Processing large dataset

I’m working on creating a Dataset on roughly 100,000 graph samples I’ve created using pytorch geometric’s libraries.
I roughly followed the guide here:
Creating Your Own Datasets — pytorch_geometric 2.0.4 documentation.
My data in total, after preprocessing, weighs roughly 14G so I think this is probably too large to be an InMemoryDataset so I opted to work on it as a regular dataset.
So my processed folder now contains 100k samples, each sample saved in its own file. Now this was obviously a bad choice. To iterate over my whole dataset is extremely costly as I have to open and close 100k files but I’m unsure of how to batch my data up into larger files while also somehow keeping track of what file contains what indices. Even if I did do such a batching how would my “get” function know to keep these files open until I’m done with the one file? Obviously there are many issues with what I’m suggesting which is why I never went through with it.

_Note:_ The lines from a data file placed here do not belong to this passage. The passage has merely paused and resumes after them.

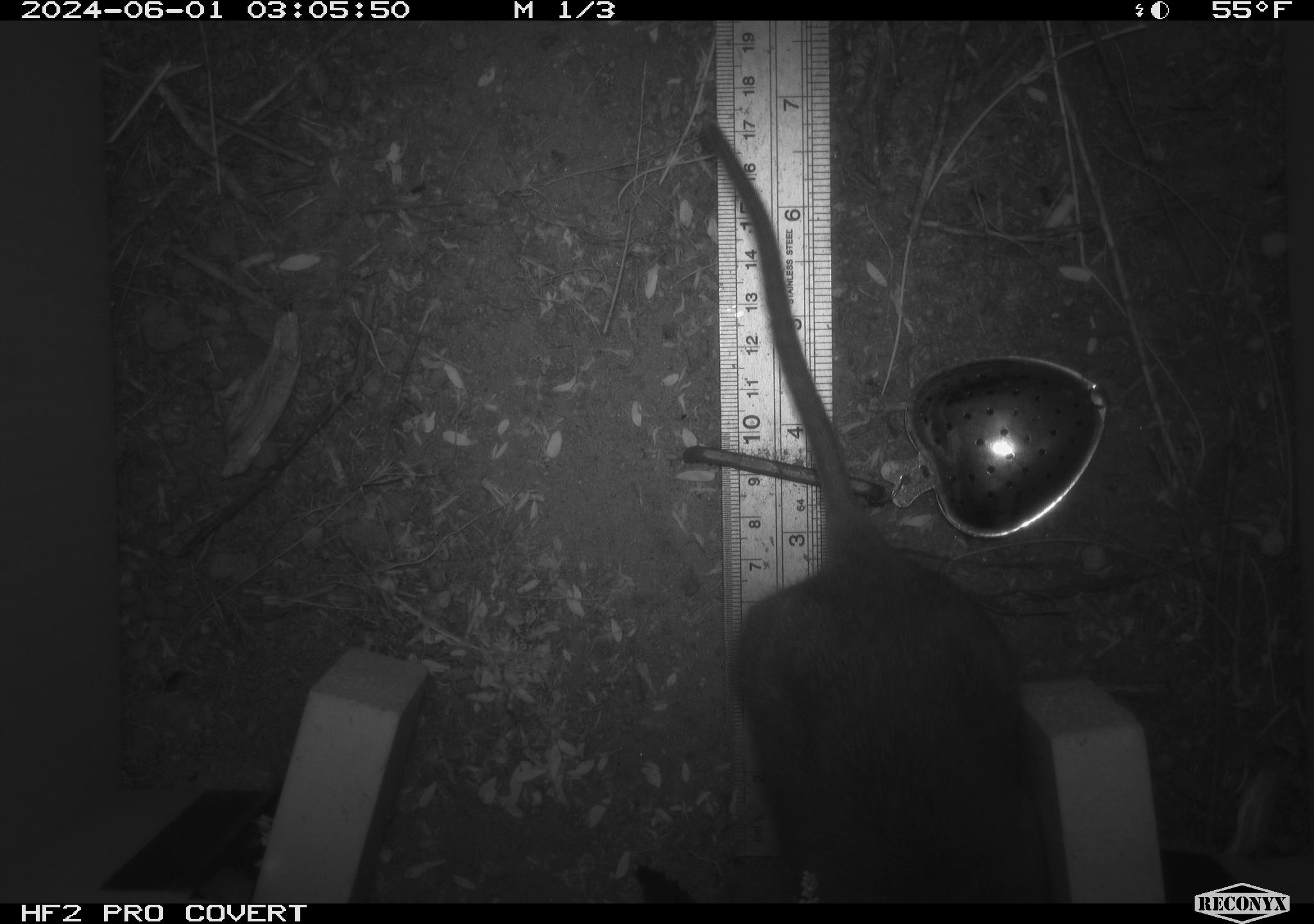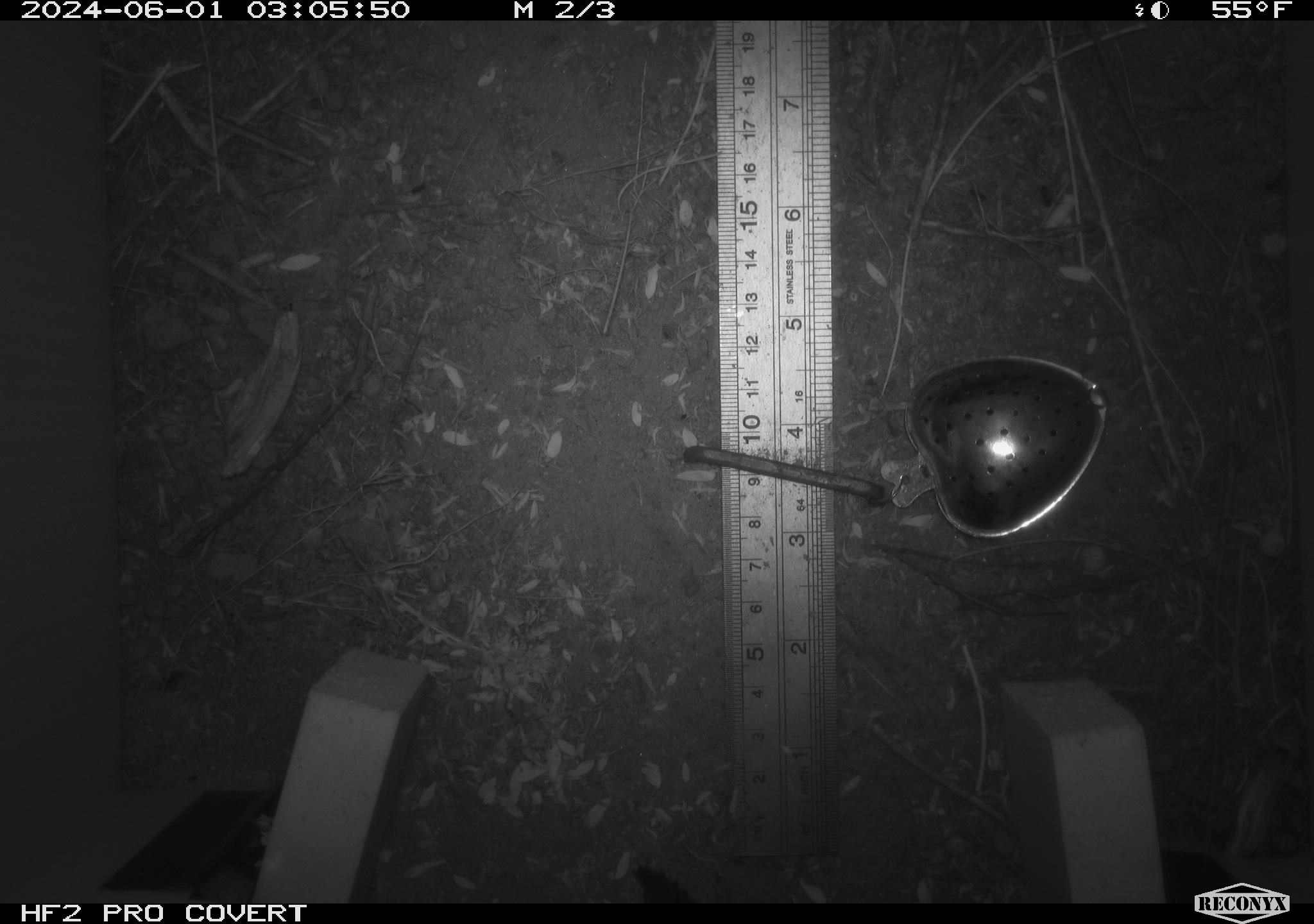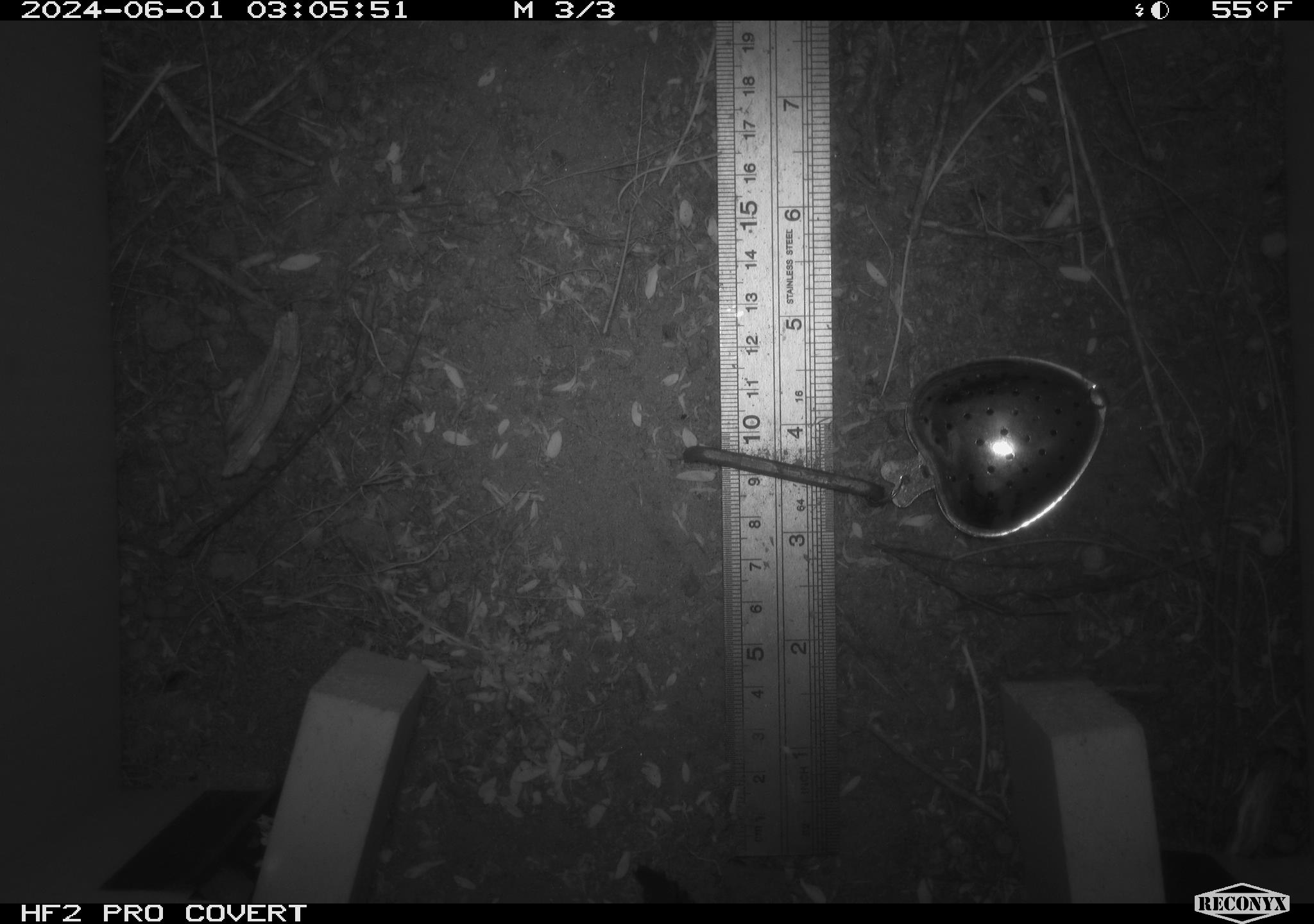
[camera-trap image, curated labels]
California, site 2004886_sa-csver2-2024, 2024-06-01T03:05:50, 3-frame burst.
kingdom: Animalia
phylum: Chordata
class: Mammalia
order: Rodentia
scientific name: Rodentia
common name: rodent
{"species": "rodent (Rodentia)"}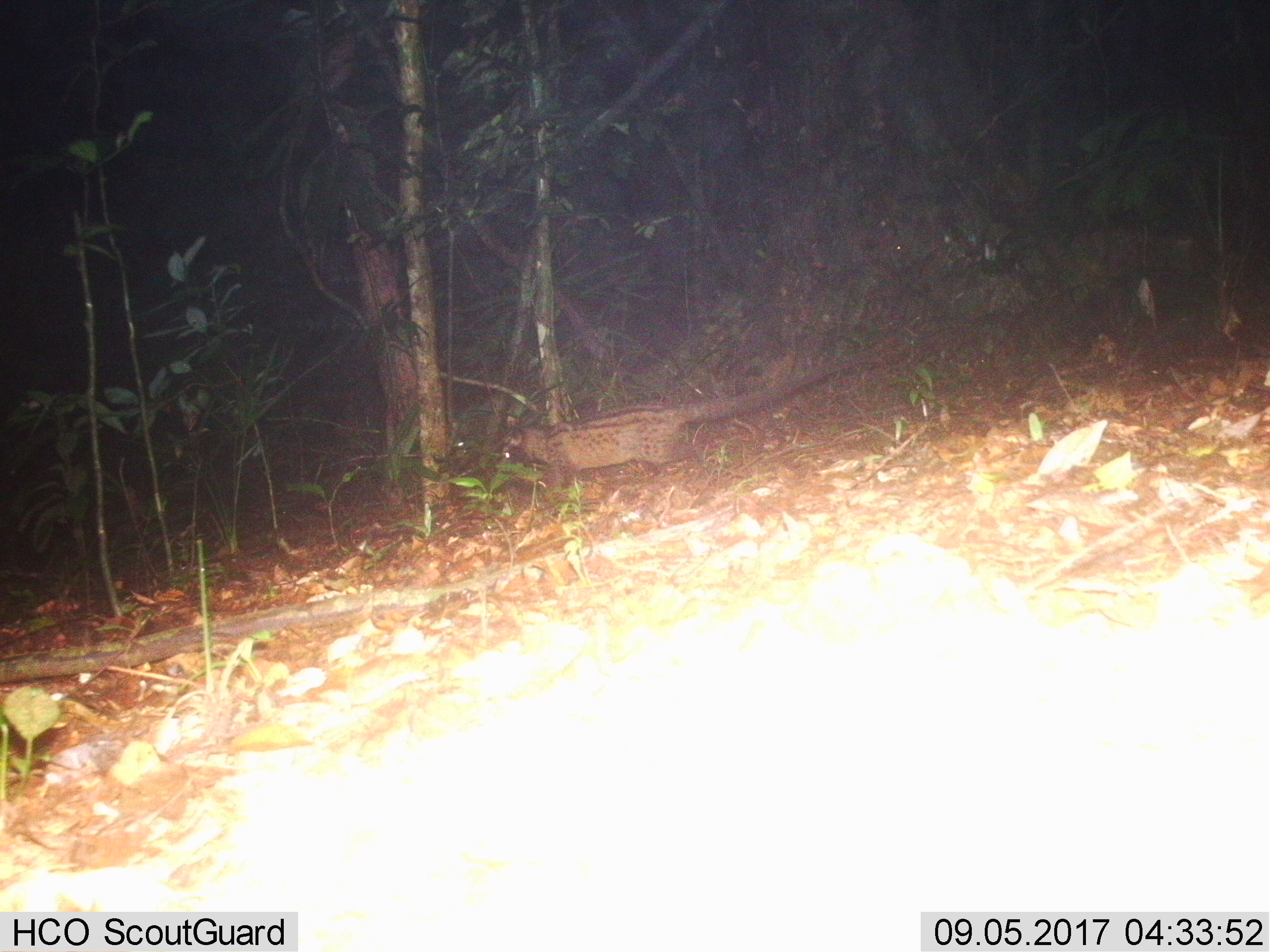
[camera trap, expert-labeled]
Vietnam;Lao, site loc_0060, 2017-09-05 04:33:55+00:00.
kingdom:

So does anyone have any ideas of how I can deal with this issue?


Could you load data once per iteration rather than loading everything in to memory when creating Dataset.
We have a new repo to construct iterDataPipe to advocate iterator-style data loading methodology. GitHub - pytorch/data: A PyTorch repo for data loading and utilities to be shared by the PyTorch domain libraries.
Let us know if this is going to help you

What I did was passing a train.csv containing the list of files I want to train with and returning this list in processed_file_names. In get(), I am iterating through the list and reading each of the .pt files. In my case, #samples are 63k graphs and each .pt file can be as big as 5MB. So, I zipped each of the pt files having the ‘data’ instance.

I tried InMemory dataset too, but no luck. The training has been extremely slow due to dataloading (~40 mins per epoch, same on RTX 3070 and RTX A4000) for batchsize of 64 and 27k training samples.